4.00pm
A high proportion of leading sports people in New Zealand want drug cheats revealed, a New Zealand Sports Drug Agency (NZSDA) survey shows.
The majority of 250 sportsmen and women surveyed also want those suspected of drug-use targeted for testing.
Seventy nine per cent of the athletes said names of cheats should be made public if they were caught using performance enhancing drugs.
Eighty-five per cent of those surveyed said athletes suspected of taking banned substances should be targeted for testing.
A total of 86 per cent said the NZSDA should be allowed to take blood samples if they could be used to find drugs which current methods could not detect.
"The agency is encouraged by the general message from the 250 athletes surveyed from all the major sports that we are doing a competent job of testing as a deterrent to drugs in sports," NZSDA executive director Graeme Steel said.
"However there are clearly some things we need to do better.
"The athletes offered strong support for the testing programme and its effectiveness, which was an endorsement for the agency given the current environment of controversy internationally and claims that athletes were not being dealt with fairly."

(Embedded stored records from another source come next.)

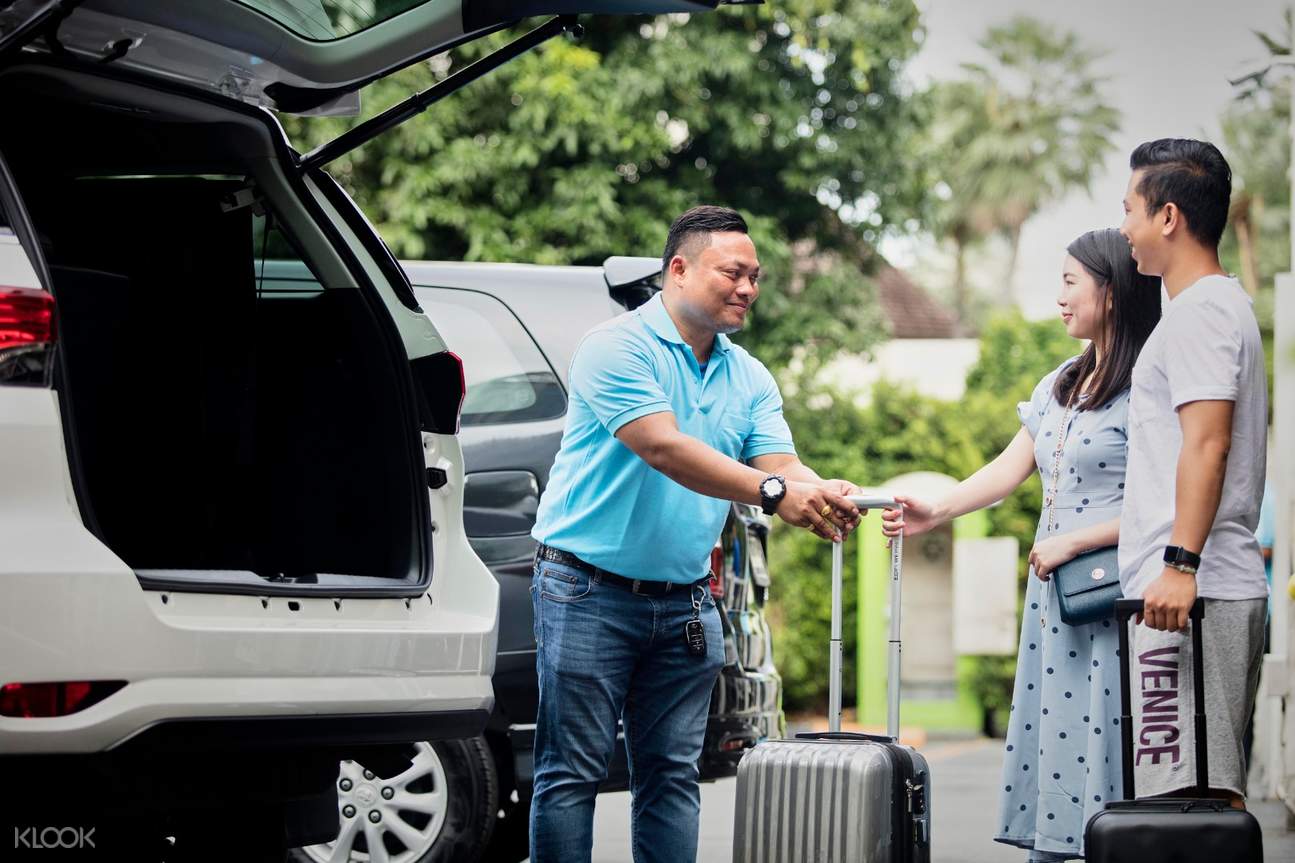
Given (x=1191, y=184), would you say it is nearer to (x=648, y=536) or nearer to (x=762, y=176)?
(x=648, y=536)

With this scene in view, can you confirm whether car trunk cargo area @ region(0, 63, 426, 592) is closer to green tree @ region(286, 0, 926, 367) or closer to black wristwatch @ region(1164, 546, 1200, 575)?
black wristwatch @ region(1164, 546, 1200, 575)

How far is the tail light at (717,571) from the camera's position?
5.83 m

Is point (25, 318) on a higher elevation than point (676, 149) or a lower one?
lower

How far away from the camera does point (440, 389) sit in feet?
15.0

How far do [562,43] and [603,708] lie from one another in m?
11.7

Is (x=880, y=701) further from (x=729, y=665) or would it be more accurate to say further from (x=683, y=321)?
(x=683, y=321)

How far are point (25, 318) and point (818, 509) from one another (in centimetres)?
196

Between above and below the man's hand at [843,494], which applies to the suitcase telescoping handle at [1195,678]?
below

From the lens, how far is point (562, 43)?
15.6 m

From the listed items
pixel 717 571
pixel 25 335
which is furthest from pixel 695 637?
pixel 25 335

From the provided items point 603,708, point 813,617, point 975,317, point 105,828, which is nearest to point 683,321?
point 603,708

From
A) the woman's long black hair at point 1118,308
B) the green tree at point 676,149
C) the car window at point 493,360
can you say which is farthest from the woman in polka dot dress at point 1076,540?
the green tree at point 676,149

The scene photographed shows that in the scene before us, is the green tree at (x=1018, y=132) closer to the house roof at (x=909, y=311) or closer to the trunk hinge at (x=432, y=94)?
the house roof at (x=909, y=311)

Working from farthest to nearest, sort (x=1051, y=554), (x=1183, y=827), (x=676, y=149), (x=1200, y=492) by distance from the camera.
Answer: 1. (x=676, y=149)
2. (x=1051, y=554)
3. (x=1200, y=492)
4. (x=1183, y=827)
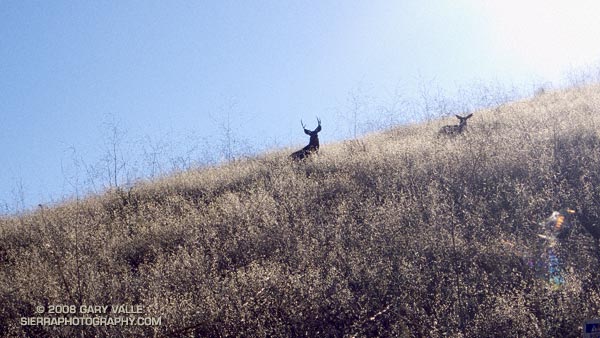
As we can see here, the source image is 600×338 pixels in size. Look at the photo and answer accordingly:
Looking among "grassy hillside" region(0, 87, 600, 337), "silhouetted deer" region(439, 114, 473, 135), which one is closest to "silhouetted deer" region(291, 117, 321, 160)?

Survey figures show that 79 per cent of athletes were satisfied the agency's programme was effective, while only six per cent were dissatisfied.
The agency had commissioned the study last month and said that just one per cent of athletes surveyed were dissatisfied with the attitude of the agency official taking samples.
Eighteen per cent of those surveyed agreed or strongly agreed that performance enhancing drugs were being used within their sport in New Zealand.
Sixty six per cent said performance enhancing drugs were being used by overseas competitors in their sport.
"Those who believe drugs are being used, particularly by overseas athletes, remains a big concern," Steel said.
Sixty three per cent said enough effort was being put into controlling the use of drugs in sport in New Zealand and only nine per cent thought otherwise.
Of those surveyed, 67 per cent said they had at some stage been drug tested by the agency. Only 27 per cent thought it was "very likely" they would be drug tested during competition in the next year.